An open API service indexing awesome lists of open source software.

https://github.com/blockscout/blockscout-req-opt-batch-size-finder

Script for finding optimal batch size and concurrency for block import for the given archive node endpoint
https://github.com/blockscout/blockscout-req-opt-batch-size-finder

Last synced: 6 months ago
JSON representation

Script for finding optimal batch size and concurrency for block import for the given archive node endpoint

Awesome Lists containing this project

README

          

# Script to define optimal batch size and concurrency of blocks import

## Run
Pass the arguments in command line:
```
RUST_LOG=info cargo run node_end_point block_num_total cnt
```
Where:
- `RUST_LOG=info` is to track progress
- `node_end_point` is node for test (e. g. *https://rpc.xdaichain.com/*, or *rpc.xdaichain.com*)
- `block_num_total` is number of generated blocks
- `cnt` is number of runs (optional, 10 by default)

## Tools
The work used: *rust* (rustc, cargo 1.60.0), python3. Part of the *Cargo.toml*:
```
[dependencies]
rand = "0.8.4"
reqwest = { version = "0.11", features = ["json", "blocking"] }
serde = {version = "1.0.137", features = ["derive"] }
serde_json = "1.0.81"
env_logger = "0.9.0"
log = "0.4.17"
csv = "1.1.6"
```
## Structure of concurrency
The picture shows how the block numbers are stored in memory and how concurrency is applied to them:

![](https://i.imgur.com/qCOH6eB.png)

## Analysis
Let's take a look at the distribution when iterating `block_batch_size`:

* These plots shows dependence of time on concurrency.
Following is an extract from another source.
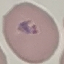

Result: malaria parasites identified. Cell patch, automatically extracted from a larger field of view and resized to 64 × 64 pixels. Thin blood smear. Acquired by smartphone through the microscope eyepiece. Giemsa stain.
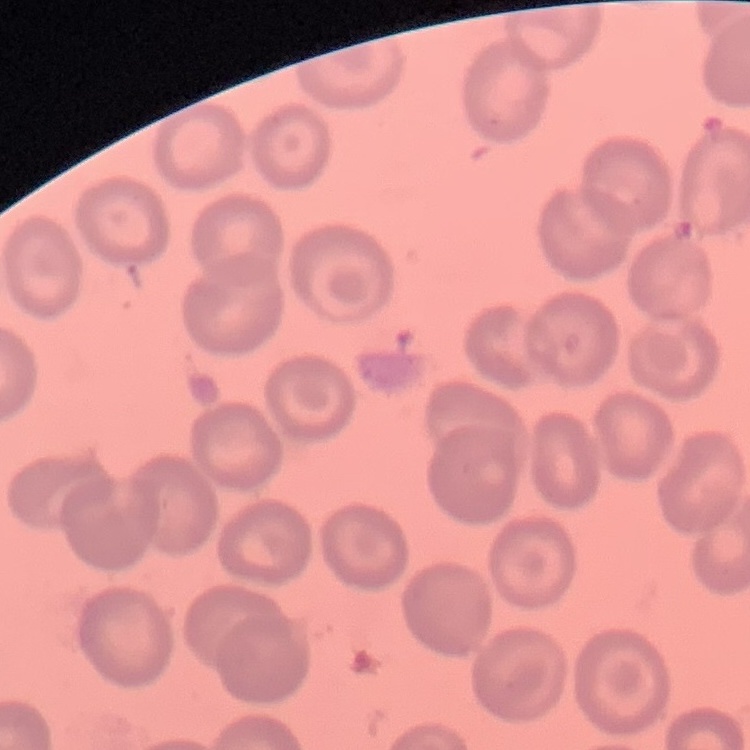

Vertical line is the num of cores (I have 8).
![1](https://user-images.githubusercontent.com/70902141/171616230-9d7a71d2-4e7d-4aec-a914-0f47ebb9bce9.png)
![2](https://user-images.githubusercontent.com/70902141/171616234-e6124ca4-7e7c-466e-adfa-1c447f3d8ed3.png)
As we can see, when script create more than 8 green threads, the scheduler makes a big contribution to performance.
It also applies to *eth_getTransactionReceipt* request:
![image](https://user-images.githubusercontent.com/70902141/171616633-824e80ec-f040-4b30-b00a-c0e94dfe29a7.png)
* These graphs plotted for https://sokol.poa.network/ node.
![4](https://user-images.githubusercontent.com/70902141/171633675-5038c5e4-efe7-45d7-a97c-ea5e528e04c4.png)
![image](https://user-images.githubusercontent.com/70902141/171634703-d572b995-66ed-4b29-adb8-bd6ddeb6e4cc.png)
Analyzing them, we can put forward a hypothesis about the best enumeration of variables.
One of the hypothesis is: *change varible `block_concurrency`, thus, go by divisors of `block_num_total`*.
* Here graph for https://rpc.xdaichain.com/ node.
![image](https://user-images.githubusercontent.com/70902141/171635106-ccf2ead1-10ff-40fd-800e-aa50df5d18c3.png)
For *eth_getBlockByNumber requests* we can see two other minimums, not only (10, 4). There are (7, 6) and (15, 3).


## Problems
* With a large number of requests to the node, sometimes the server gives an error [429 Too Many Requests](https://developer.mozilla.org/ru/docs/Web/HTTP/Status/429). In this case, the script works fine, skipping these requests.
* When the script is running for a long time (with `cnt`>=40) sometimes an error is issued (*TimedOut*). Now I'm trying to catch this error.
## Results
You can check [results](results) folder.
## Сonclusion
Input variables are set in the script itself, but it can be easily fixed.
Among them: `node_end_point`, `block_num_total`, `cnt` (number of runs), `block_range`.
Two different versions of the script were written, their difference is in the approach to number of runs. In one of them hole script with *eth_getBlockByNumber* and *eth_getTransactionReceipt* request repeated `cnt` times. In other, every request repeated `cnt` times.
It seems that the second version is more visual.

I was surprised by the results of the script: the minimum was different for different `node_end_point` and with different `block_num_total`.